The company said it intentionally sends these batch warnings to all users who may be at risk, rather than when the company itself detects the threat so that attackers cannot follow defense strategies. .
âEvery day, TAG tracks more than 270 targeted or government-backed attacker groups in more than 50 countries. This means that there is typically more than one threat actor behind the warnings,â the company said in a statement. blog post.
The blog post mentioned that some of the more notable campaigns the company halted this year from another government-backed attacker – APT35 – an Iranian group, which regularly conducts phishing campaigns targeting high-risk users.
For years, this group has hijacked accounts, deployed malware and used new techniques to carry out espionage activities aligned with the interests of the Iranian government, the company said.
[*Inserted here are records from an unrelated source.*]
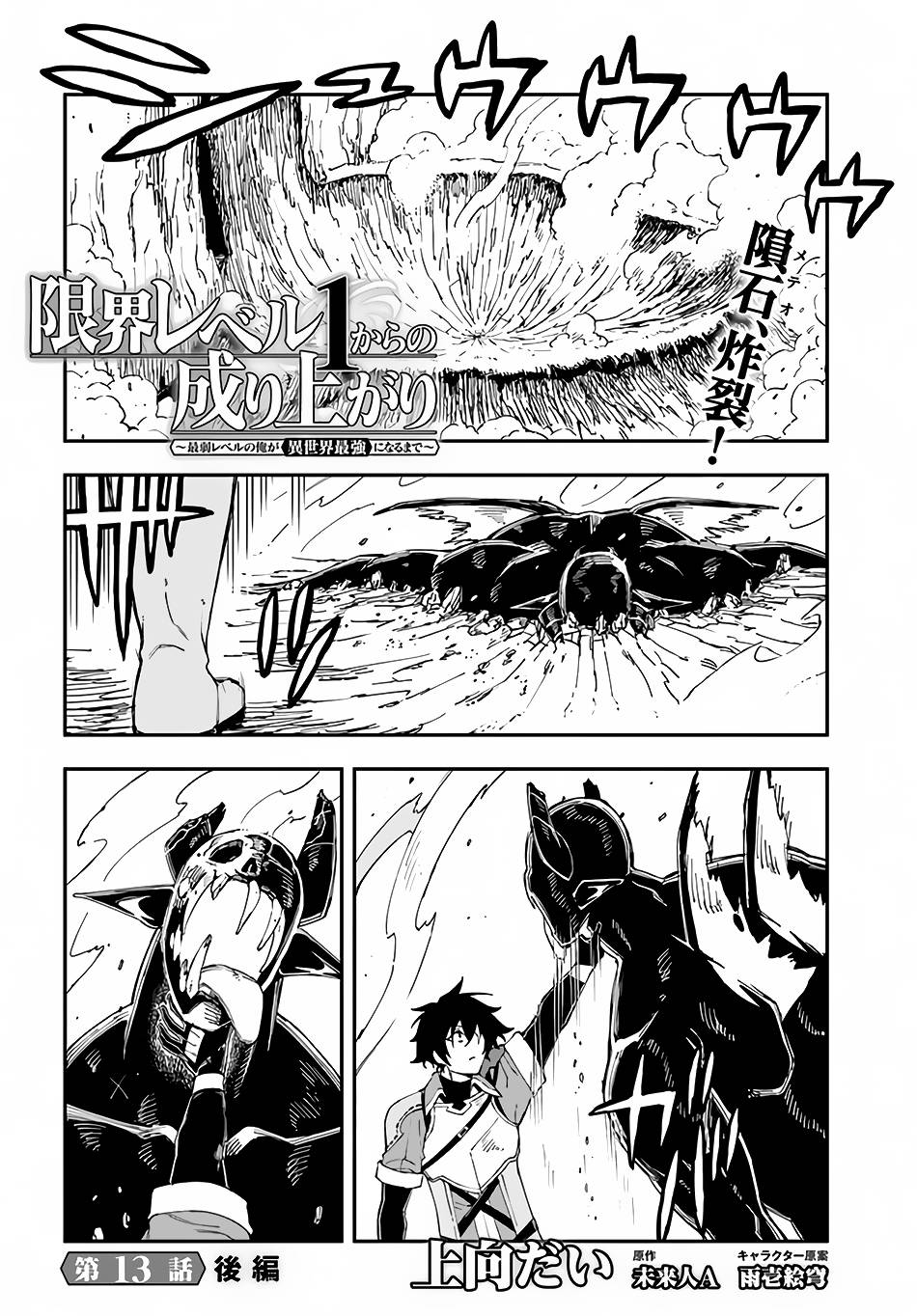 Genkai Level 1 kara no Nariagari: Saijaku Level no Ore ga Isekai Saikyou ni Naru made chapter 13 page 15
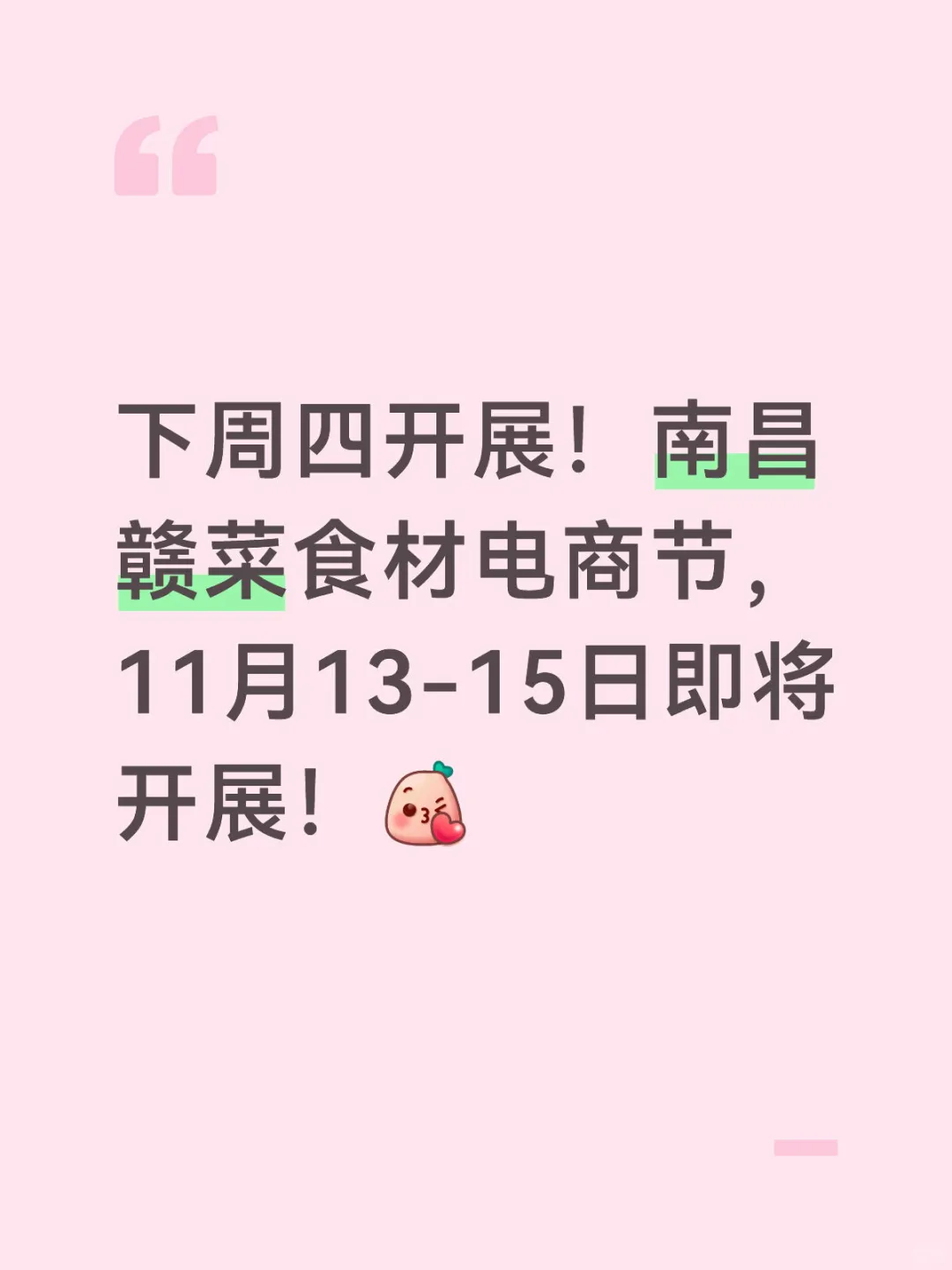 下周四开展！南昌赣菜食材电商节即将开展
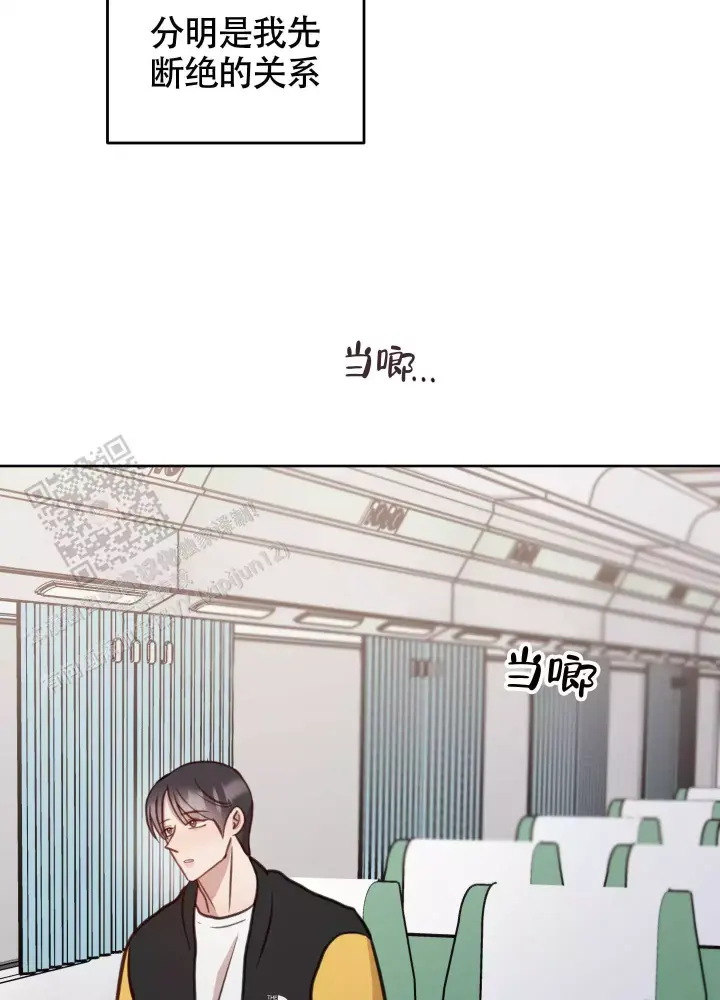 第17话 断联 第 19 页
In early 2021, APT35 compromised a website affiliated with a UK university to host a phishing kit. The attackers sent emails containing links to this website to collect credentials for platforms such as Gmail, Hotmail, and Yahoo.
Users were prompted to activate a (fake) webinar invitation by logging in. The phishing kit will also request second-factor authentication codes sent to devices.
APT35 has been building on this technique since 2017 – targeting high value accounts in government, academia, journalism, NGOs, foreign policy and national security.
The phishing of credentials through a compromised website demonstrates that these attackers will go to great lengths to appear legitimate because they know that it is difficult for users to detect this type of attack.
Last year in May, Google discovered that APT35 had attempted to download spyware from the Google Play Store.
The app was disguised as VPN software which, if installed, could steal sensitive information such as call logs, text messages, contacts, and device location data.
Google quickly detected the app and removed it from the Play Store before users had a chance to install it.